In order to provide a pervasive and standardized means to report quality control information for mass spectrometry experiments, the qcML standard has been developed. The qcML standard supports an automated quality control pipeline by providing a set of useful metrics that can be calculated on the acquired data. In addition, it provides a standard format for the exchange of these metrics; both an XML-based qcML file format and a qcDB relational database structure have been defined.
To work with qcML data the open-source Java library jqcML has been developed. Firstly, jqcML provides a complete object model to represent qcML data. Secondly, jqcML provides the ability to read, write and work in a uniform manner with qcML data from different sources.
Preliminary Data or Plenary Speakers Abstract
A variety of quality control metrics have been calculated using OpenMS and QuaMeter. Subsequently, jqcML was used to combine and merge the distinct metrics generated by the different tools. In addition, using jqcML the multiple qcML files could easily be converted to a qcDB relational database for efficient storage of large amounts of data and the subsequent analysis.

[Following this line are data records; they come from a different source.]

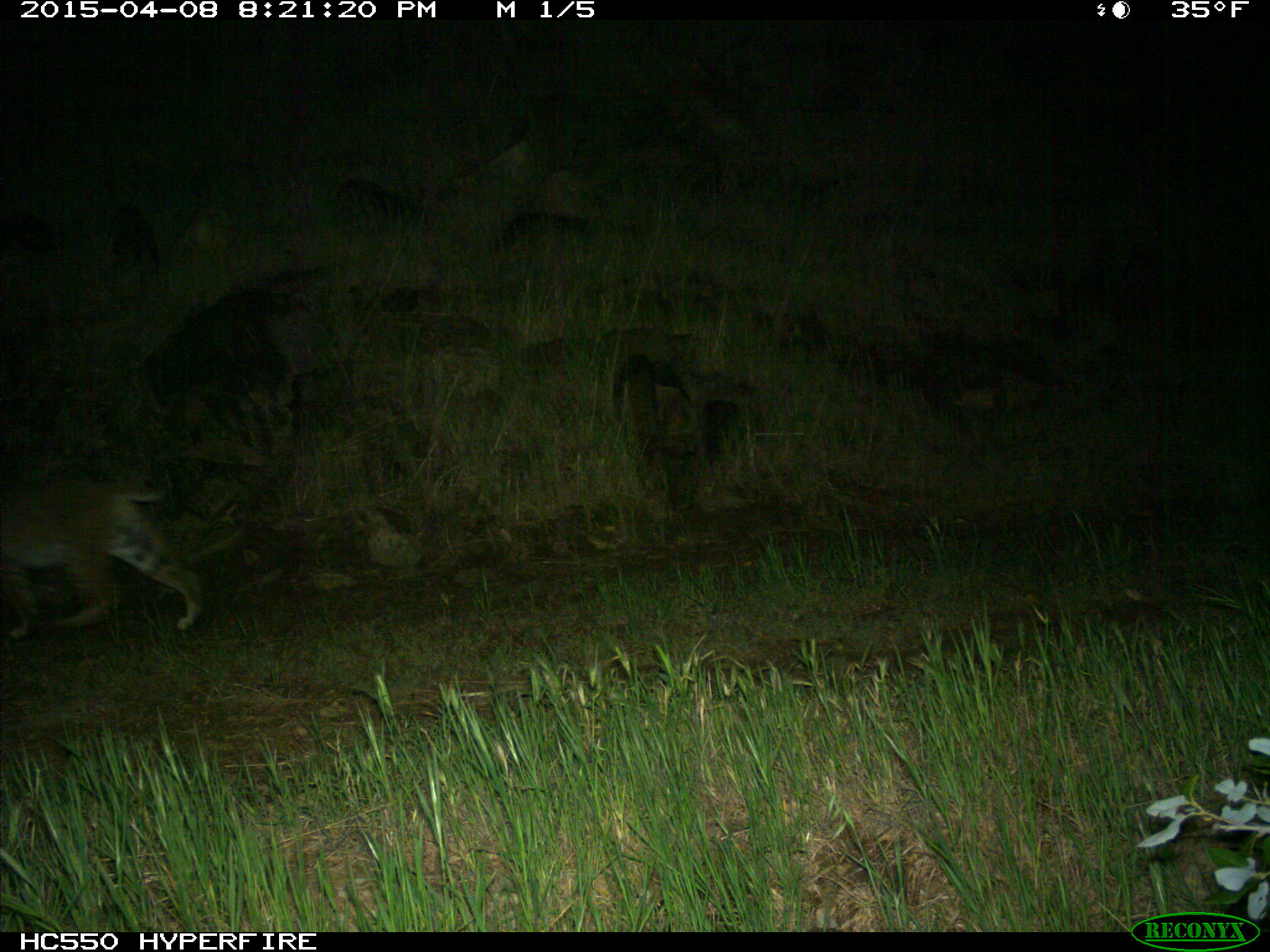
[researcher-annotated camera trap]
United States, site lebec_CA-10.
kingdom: Animalia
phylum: Chordata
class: Mammalia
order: Carnivora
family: Felidae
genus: Lynx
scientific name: Lynx rufus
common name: bobcat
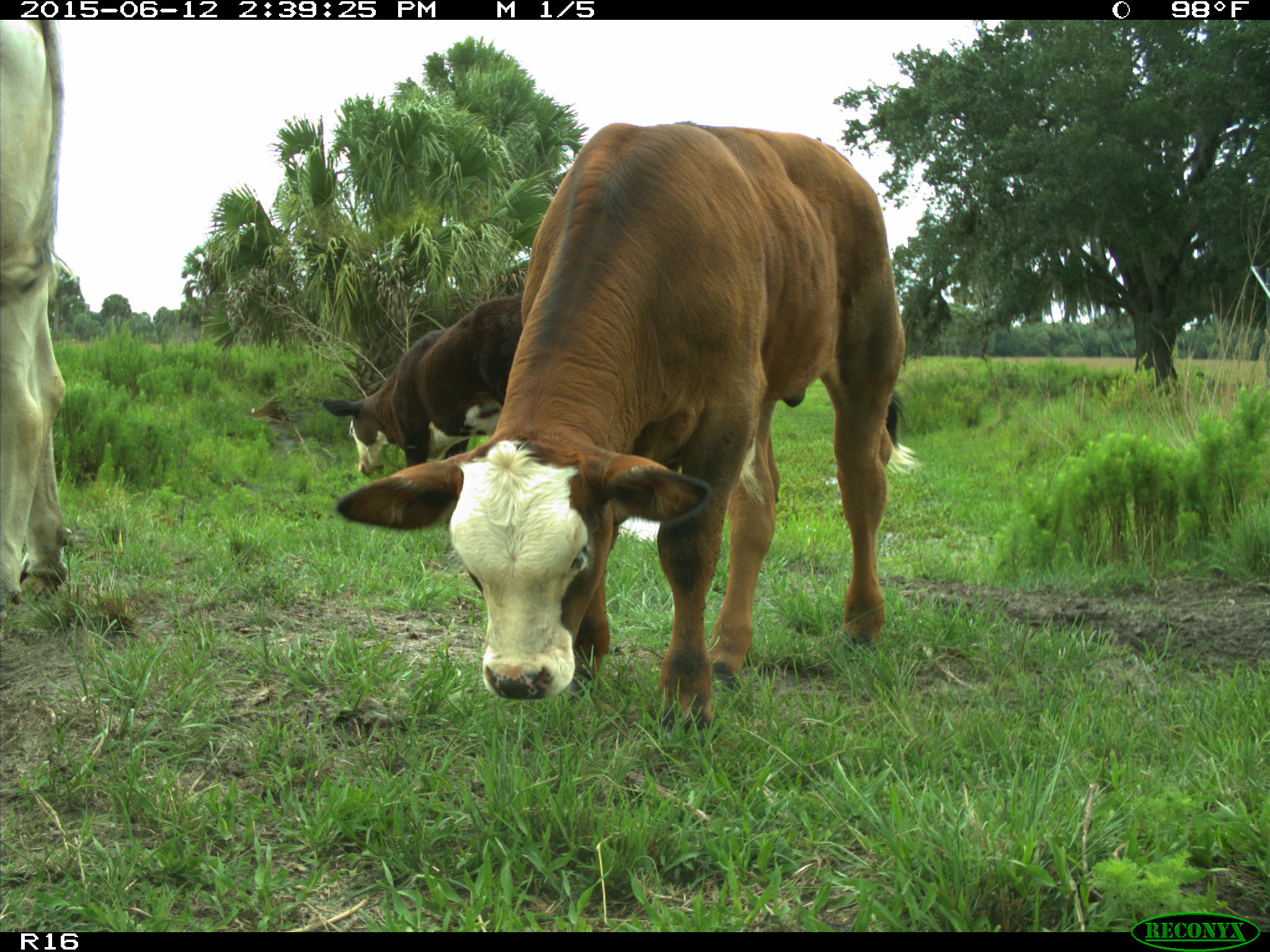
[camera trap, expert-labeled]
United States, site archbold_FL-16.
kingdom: Animalia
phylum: Chordata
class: Mammalia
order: Artiodactyla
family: Bovidae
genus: Bos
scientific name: Bos taurus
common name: domestic cow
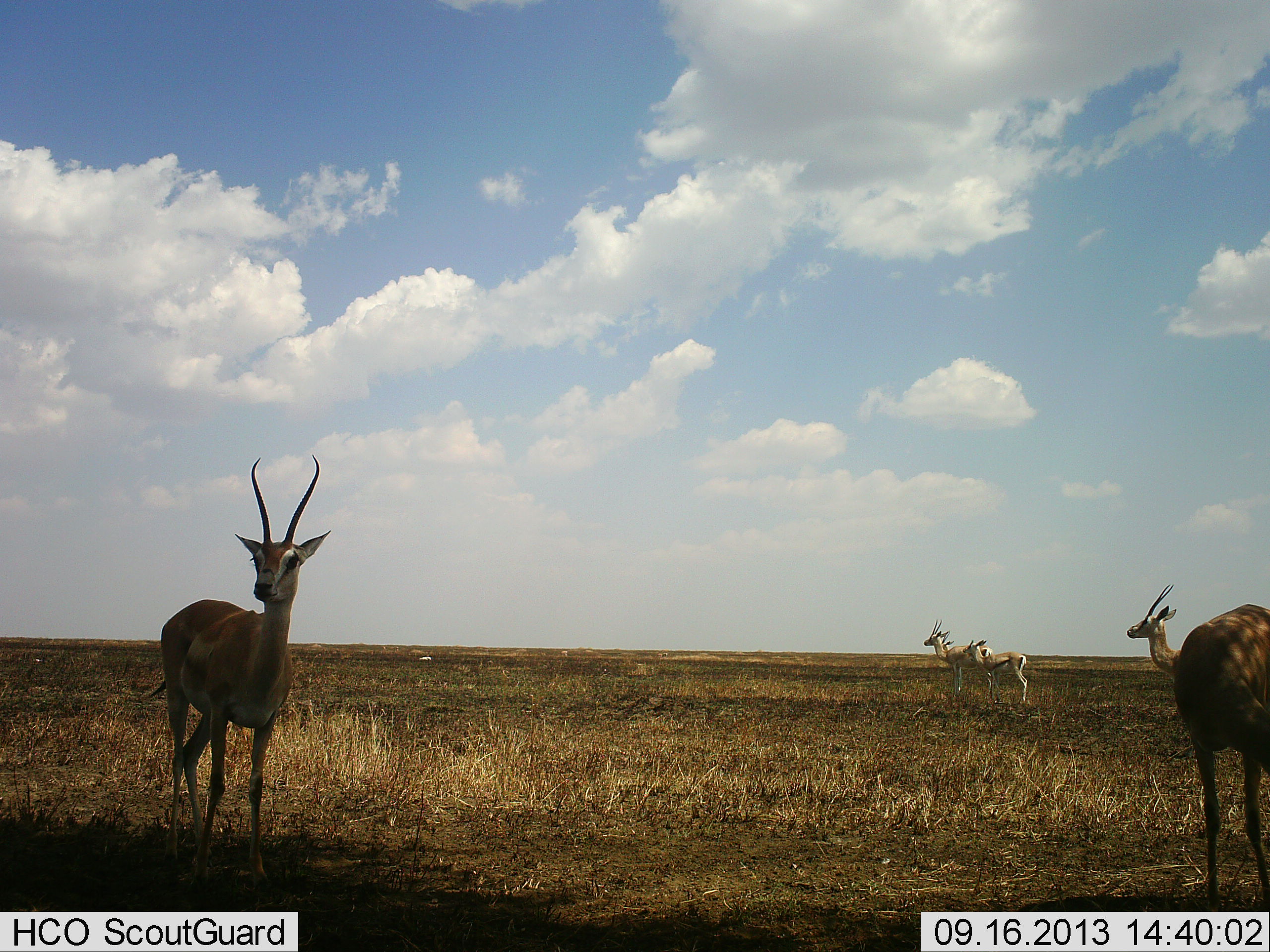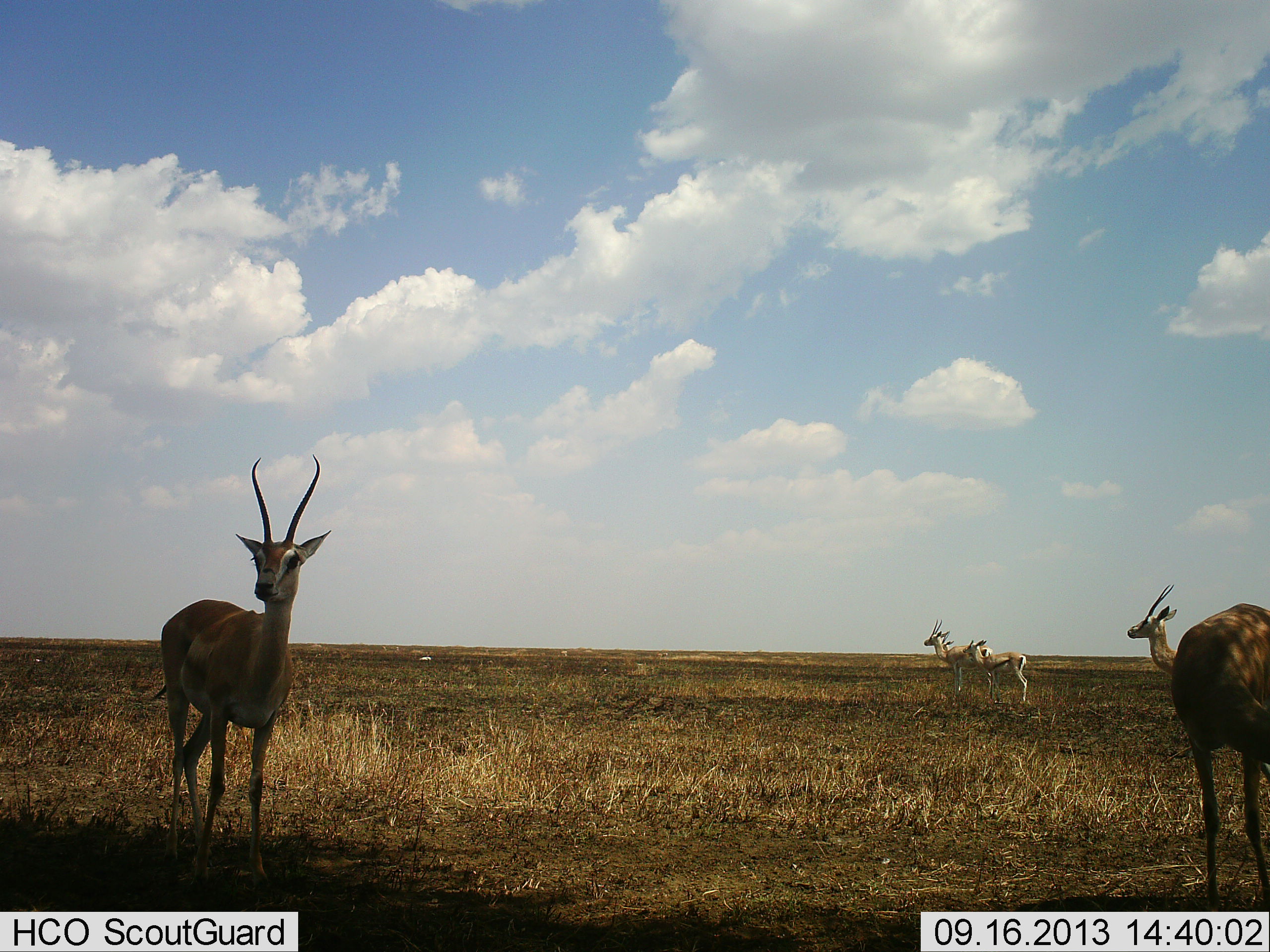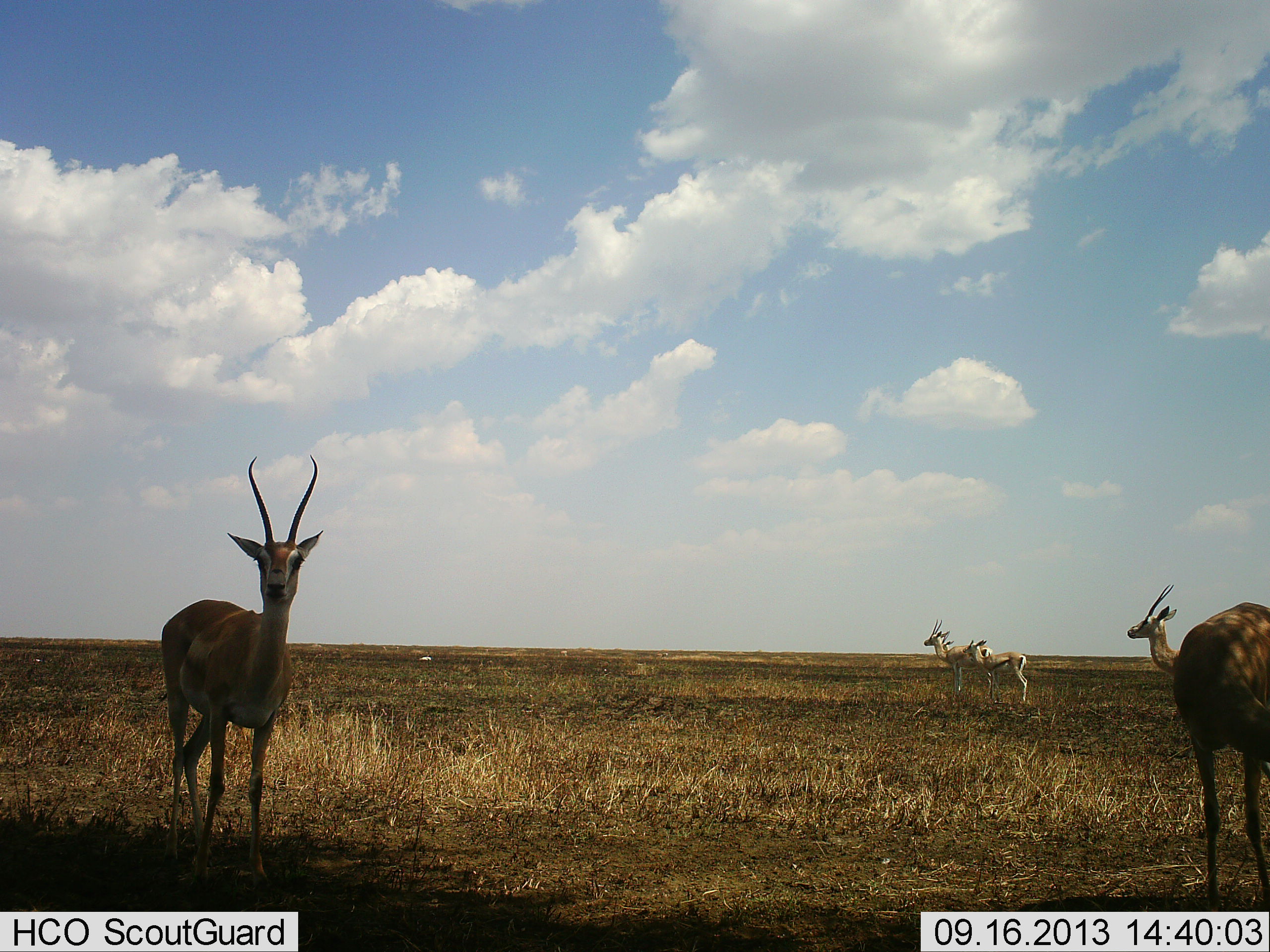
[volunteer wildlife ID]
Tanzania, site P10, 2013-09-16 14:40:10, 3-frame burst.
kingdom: Animalia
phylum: Chordata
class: Mammalia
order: Artiodactyla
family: Bovidae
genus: Nanger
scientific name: Nanger granti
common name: grant's gazelle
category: gazellegrants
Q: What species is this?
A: Gazellegrants (grant's gazelle) (Nanger granti).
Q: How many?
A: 5.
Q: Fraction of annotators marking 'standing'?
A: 100%.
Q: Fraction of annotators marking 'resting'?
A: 0%.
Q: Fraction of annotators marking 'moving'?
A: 0%.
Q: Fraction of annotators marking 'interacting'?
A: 10%.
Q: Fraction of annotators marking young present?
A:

Using this data it is possible to perform several analyses between different mass spectrometry runs. Firstly, the behavior of each quality parameter can be evaluated individually. However, more advanced analyses are possible as well. For example, using pattern mining techniques, frequently co-occurring patterns can be found, from which relationships between various parameters can be deduced. Furthermore, outlier detection based on all parameters simultaneously can be performed using specific subspace clustering techniques.
An important requirement for the maturation of mass spectrometry-based proteomics is the dissemination of quality control information alongside published datasets. By adapting and developing specific data mining and machine learning techniques, it will be possible to harness the full power of this new information.
The qcML standard will be introduced, along with its Java library jqcML. Additionally, possible data mining techniques will be illustrated.